**GIVEN TASK:**
Copy out every line of the records below word for word, leaving out the pictures.

**GIVEN RECORDS:**
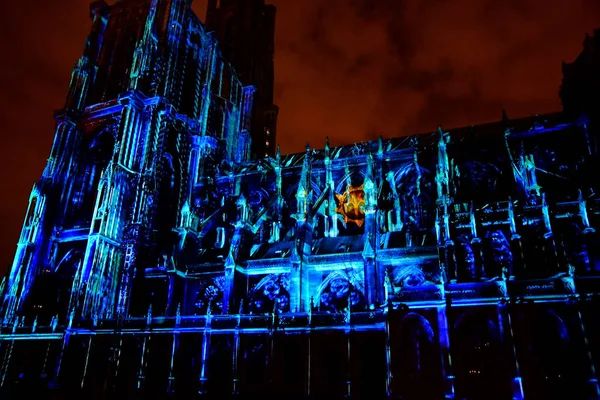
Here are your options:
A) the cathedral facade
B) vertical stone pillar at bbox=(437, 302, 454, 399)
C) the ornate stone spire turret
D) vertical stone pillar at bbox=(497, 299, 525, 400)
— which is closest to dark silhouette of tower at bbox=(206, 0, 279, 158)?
the cathedral facade

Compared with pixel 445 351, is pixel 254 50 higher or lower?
higher

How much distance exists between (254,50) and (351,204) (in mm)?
30287

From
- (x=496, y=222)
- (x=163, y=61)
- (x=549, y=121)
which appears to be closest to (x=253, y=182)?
(x=163, y=61)

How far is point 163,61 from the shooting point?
4409 cm

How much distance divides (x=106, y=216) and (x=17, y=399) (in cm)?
1298

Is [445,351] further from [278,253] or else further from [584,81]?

**WRITTEN REPLY:**
Here are your options:
A) the cathedral facade
B) vertical stone pillar at bbox=(437, 302, 454, 399)
C) the ornate stone spire turret
D) vertical stone pillar at bbox=(497, 299, 525, 400)
— which is closest to dark silhouette of tower at bbox=(206, 0, 279, 158)?
the cathedral facade

Compared with pixel 445 351, is pixel 254 50 higher or lower?
higher

How much distance exists between (254,50) and (351,204) (in mm)?
30287

From
- (x=496, y=222)
- (x=163, y=61)
- (x=549, y=121)
which appears to be closest to (x=253, y=182)?
(x=163, y=61)

How far is point 163,61 from the shooting point?
4409 cm

How much distance divides (x=106, y=216) and (x=17, y=399) (in cm)?
1298

Is [445,351] further from [278,253] or else further from [584,81]?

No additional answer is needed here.